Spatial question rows
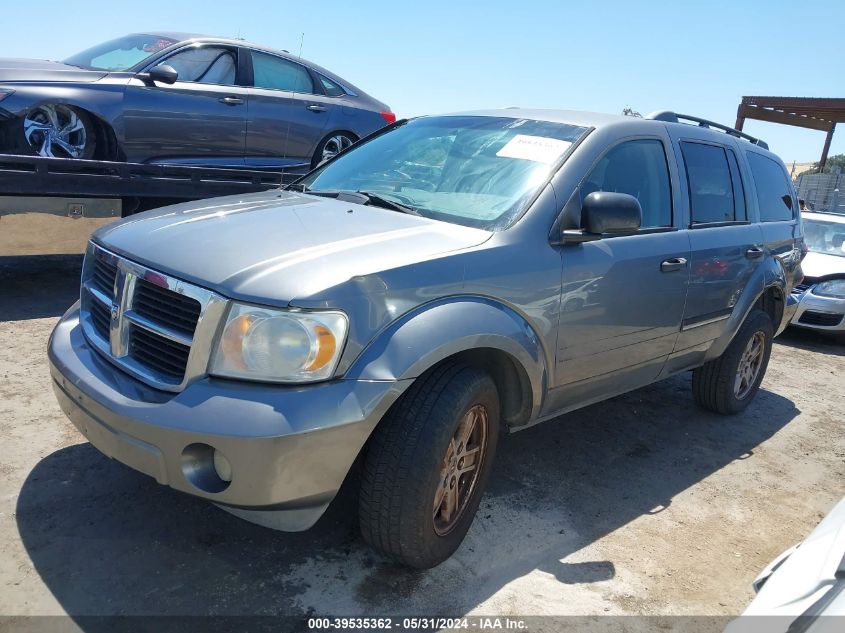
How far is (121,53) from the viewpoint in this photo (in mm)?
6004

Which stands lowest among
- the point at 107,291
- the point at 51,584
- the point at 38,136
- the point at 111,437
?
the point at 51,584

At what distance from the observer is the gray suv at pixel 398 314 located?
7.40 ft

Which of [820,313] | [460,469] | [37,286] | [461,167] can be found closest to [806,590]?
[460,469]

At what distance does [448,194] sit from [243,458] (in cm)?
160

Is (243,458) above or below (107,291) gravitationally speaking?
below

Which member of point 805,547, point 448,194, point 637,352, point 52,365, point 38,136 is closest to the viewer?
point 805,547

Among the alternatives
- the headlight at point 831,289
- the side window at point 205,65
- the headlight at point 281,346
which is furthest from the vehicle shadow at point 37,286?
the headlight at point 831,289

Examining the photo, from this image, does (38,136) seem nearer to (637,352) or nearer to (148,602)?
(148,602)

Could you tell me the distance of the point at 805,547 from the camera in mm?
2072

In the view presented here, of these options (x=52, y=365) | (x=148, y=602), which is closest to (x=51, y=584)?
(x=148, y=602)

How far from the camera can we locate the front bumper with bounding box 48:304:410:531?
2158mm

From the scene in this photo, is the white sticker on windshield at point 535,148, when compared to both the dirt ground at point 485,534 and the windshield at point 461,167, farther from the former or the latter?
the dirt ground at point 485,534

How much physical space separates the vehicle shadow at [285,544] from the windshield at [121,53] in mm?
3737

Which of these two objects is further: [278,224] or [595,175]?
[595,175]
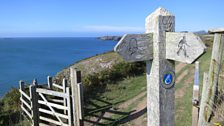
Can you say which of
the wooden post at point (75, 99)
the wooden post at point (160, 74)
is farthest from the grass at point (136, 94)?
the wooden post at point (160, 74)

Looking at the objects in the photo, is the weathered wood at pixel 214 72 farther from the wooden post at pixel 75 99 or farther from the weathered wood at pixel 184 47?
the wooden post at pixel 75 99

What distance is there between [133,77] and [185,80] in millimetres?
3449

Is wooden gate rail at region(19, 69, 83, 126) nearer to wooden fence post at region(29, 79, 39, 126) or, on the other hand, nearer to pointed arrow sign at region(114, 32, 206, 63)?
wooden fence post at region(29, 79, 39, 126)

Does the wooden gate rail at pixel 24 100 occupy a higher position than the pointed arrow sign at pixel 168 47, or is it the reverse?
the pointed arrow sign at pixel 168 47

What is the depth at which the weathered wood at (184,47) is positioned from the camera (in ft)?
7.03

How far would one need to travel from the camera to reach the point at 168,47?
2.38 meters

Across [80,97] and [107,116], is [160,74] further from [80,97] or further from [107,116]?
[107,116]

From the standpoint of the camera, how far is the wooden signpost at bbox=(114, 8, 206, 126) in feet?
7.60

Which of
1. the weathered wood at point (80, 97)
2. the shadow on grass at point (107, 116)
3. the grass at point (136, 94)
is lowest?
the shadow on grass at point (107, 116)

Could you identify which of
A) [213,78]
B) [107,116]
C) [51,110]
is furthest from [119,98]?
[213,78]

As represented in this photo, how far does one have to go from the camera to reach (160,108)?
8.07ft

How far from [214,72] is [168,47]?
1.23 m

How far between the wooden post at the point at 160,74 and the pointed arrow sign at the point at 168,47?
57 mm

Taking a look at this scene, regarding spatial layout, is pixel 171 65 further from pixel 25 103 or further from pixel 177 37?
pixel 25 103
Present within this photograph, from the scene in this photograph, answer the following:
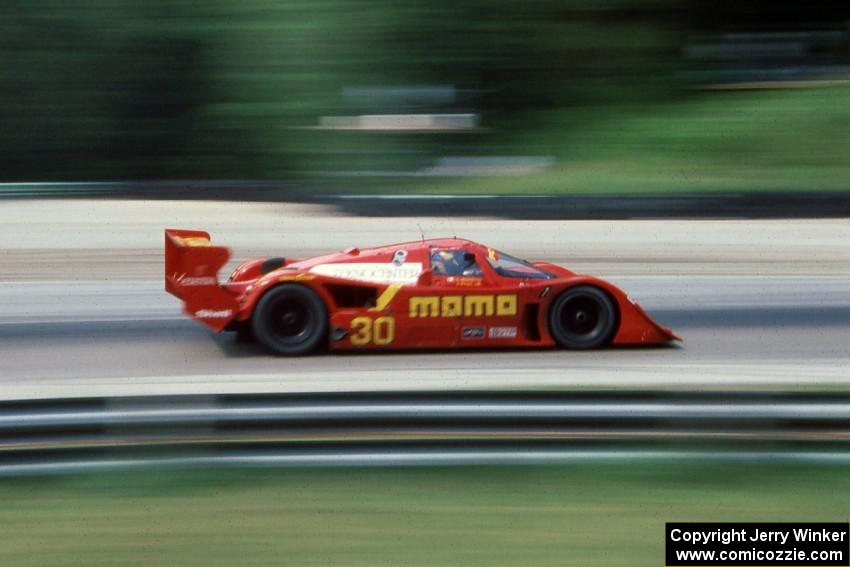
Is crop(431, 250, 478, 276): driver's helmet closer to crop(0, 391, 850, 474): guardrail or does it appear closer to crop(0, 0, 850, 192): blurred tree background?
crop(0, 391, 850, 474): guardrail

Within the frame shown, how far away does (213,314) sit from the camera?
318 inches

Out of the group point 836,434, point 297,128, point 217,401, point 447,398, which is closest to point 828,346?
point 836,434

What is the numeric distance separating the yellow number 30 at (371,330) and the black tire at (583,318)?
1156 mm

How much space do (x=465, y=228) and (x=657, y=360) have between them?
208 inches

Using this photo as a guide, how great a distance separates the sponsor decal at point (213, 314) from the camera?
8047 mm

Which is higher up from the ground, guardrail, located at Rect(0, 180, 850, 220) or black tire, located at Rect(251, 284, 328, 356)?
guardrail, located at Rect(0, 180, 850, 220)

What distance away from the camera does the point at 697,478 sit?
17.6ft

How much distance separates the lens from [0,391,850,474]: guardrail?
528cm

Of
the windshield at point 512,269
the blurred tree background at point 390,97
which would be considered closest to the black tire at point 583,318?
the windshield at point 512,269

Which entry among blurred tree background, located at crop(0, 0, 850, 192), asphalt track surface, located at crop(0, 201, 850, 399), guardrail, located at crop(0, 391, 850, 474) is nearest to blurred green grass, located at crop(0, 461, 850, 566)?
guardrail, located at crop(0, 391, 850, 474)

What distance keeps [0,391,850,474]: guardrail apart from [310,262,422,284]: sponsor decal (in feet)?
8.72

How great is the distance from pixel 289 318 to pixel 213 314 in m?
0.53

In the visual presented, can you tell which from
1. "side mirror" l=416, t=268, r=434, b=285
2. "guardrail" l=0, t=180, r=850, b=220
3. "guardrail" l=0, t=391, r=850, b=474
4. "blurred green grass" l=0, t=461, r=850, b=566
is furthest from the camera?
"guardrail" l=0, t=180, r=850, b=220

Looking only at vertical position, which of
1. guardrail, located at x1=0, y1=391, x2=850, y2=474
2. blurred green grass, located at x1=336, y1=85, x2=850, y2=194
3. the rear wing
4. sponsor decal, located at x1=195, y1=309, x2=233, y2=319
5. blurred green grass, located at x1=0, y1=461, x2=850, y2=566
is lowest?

= Task statement =
Revise the rows above by changing every "camera" to "lens" and leaving the rest unchanged. Omit the pictures from your answer.

= Result below =
How far is (121,53) from the viewpoint in this photo (in mm)?
6004

Which stands lowest among
- the point at 107,291
- the point at 51,584
- the point at 38,136
- the point at 111,437
?
the point at 51,584

At what distance from the observer is the gray suv at pixel 398 314 located?
7.40 ft

Which of [820,313] | [460,469] | [37,286] | [461,167] can be found closest to [806,590]?
[460,469]

At what distance does [448,194] sit from [243,458] (in cm)?
160

Is (243,458) above or below (107,291) gravitationally speaking?
below

Which member of point 805,547, point 448,194, point 637,352, point 52,365, point 38,136 is closest to the viewer?
point 805,547

Among the alternatives
- the headlight at point 831,289
- the side window at point 205,65
- the headlight at point 281,346
which is furthest from the vehicle shadow at point 37,286?
the headlight at point 831,289

Examining the photo, from this image, does (38,136) seem nearer to (637,352) or nearer to (148,602)?
(148,602)

Could you tell me the distance of the point at 805,547 from the lens in mm?
2072

In the view presented here, of these options (x=52, y=365) | (x=148, y=602), which is closest to (x=51, y=584)?
(x=148, y=602)

How far from the lens can we locate the front bumper with bounding box 48:304:410:531?
2158mm

From the scene in this photo, is the white sticker on windshield at point 535,148, when compared to both the dirt ground at point 485,534 and the windshield at point 461,167, farther from the former or the latter?
the dirt ground at point 485,534

How much physical space separates the vehicle shadow at [285,544] from the windshield at [121,53] in mm?
3737

Which of these two objects is further: [278,224] or [595,175]?
[595,175]
Can you say which of
the wooden post at point (75, 99)
the wooden post at point (160, 74)
is farthest from the grass at point (136, 94)?
the wooden post at point (160, 74)

Looking at the objects in the photo, is the weathered wood at pixel 214 72 farther from the wooden post at pixel 75 99 or farther from the weathered wood at pixel 184 47?
the wooden post at pixel 75 99

What distance is there between [133,77] and [185,80] in millimetres?
3449

Is wooden gate rail at region(19, 69, 83, 126) nearer to wooden fence post at region(29, 79, 39, 126) or, on the other hand, nearer to pointed arrow sign at region(114, 32, 206, 63)?
wooden fence post at region(29, 79, 39, 126)

Does the wooden gate rail at pixel 24 100 occupy a higher position than the pointed arrow sign at pixel 168 47, or is it the reverse?
the pointed arrow sign at pixel 168 47

What is the depth at which the weathered wood at (184,47) is positioned from the lens (in ft)?
7.03

How far would one need to travel from the lens to reach the point at 168,47?
2.38 meters

Across [80,97] and [107,116], is [160,74] further from [80,97] or further from [107,116]?
[107,116]

From the standpoint of the lens, how far is the wooden signpost at bbox=(114, 8, 206, 126) in feet?
7.60

Which of
1. the weathered wood at point (80, 97)
2. the shadow on grass at point (107, 116)
3. the grass at point (136, 94)
is lowest?
the shadow on grass at point (107, 116)

Could you identify which of
A) [213,78]
B) [107,116]
C) [51,110]
is furthest from [119,98]?
[213,78]

As represented in this photo, how far does one have to go from the lens to reach (160,108)?
8.07ft

How far from [214,72] is [168,47]?
1.23 m

How far between the wooden post at the point at 160,74 and the pointed arrow sign at the point at 168,47?
57 mm

Taking a look at this scene, regarding spatial layout, is pixel 171 65 further from pixel 25 103 or further from pixel 177 37?
pixel 25 103
Present within this photograph, from the scene in this photograph, answer the following:
Is crop(431, 250, 478, 276): driver's helmet closer to crop(0, 391, 850, 474): guardrail or does it appear closer to crop(0, 0, 850, 192): blurred tree background?
crop(0, 391, 850, 474): guardrail

Within the frame shown, how far away does (213,314) sit from the lens?
318 inches

Out of the group point 836,434, point 297,128, point 217,401, point 447,398, which is closest to point 828,346?
point 836,434

What is the numeric distance separating the yellow number 30 at (371,330) and the black tire at (583,318)?
1156 mm

How much space do (x=465, y=228) and (x=657, y=360) have between them?
208 inches

Using this photo as a guide, how great a distance separates the sponsor decal at point (213, 314) from the lens?
8047 mm

Which is higher up from the ground, guardrail, located at Rect(0, 180, 850, 220) or black tire, located at Rect(251, 284, 328, 356)?
guardrail, located at Rect(0, 180, 850, 220)

What distance away from the lens does the point at 697,478 sit?
17.6ft

How much distance separates the lens from [0,391,850,474]: guardrail?
528cm

Of
the windshield at point 512,269
the blurred tree background at point 390,97
which would be considered closest to the black tire at point 583,318?
the windshield at point 512,269

Which entry among blurred tree background, located at crop(0, 0, 850, 192), asphalt track surface, located at crop(0, 201, 850, 399), guardrail, located at crop(0, 391, 850, 474) is nearest to blurred green grass, located at crop(0, 461, 850, 566)?
guardrail, located at crop(0, 391, 850, 474)

What distance keeps [0,391,850,474]: guardrail apart from [310,262,422,284]: sponsor decal (in feet)?
8.72

How great is the distance from pixel 289 318 to pixel 213 314 in m?
0.53

In the visual presented, can you tell which from
1. "side mirror" l=416, t=268, r=434, b=285
2. "guardrail" l=0, t=180, r=850, b=220
3. "guardrail" l=0, t=391, r=850, b=474
4. "blurred green grass" l=0, t=461, r=850, b=566
is furthest from the lens?
"guardrail" l=0, t=180, r=850, b=220

Looking only at vertical position, which of
1. guardrail, located at x1=0, y1=391, x2=850, y2=474
2. blurred green grass, located at x1=336, y1=85, x2=850, y2=194
3. the rear wing
4. sponsor decal, located at x1=195, y1=309, x2=233, y2=319
5. blurred green grass, located at x1=0, y1=461, x2=850, y2=566
is lowest?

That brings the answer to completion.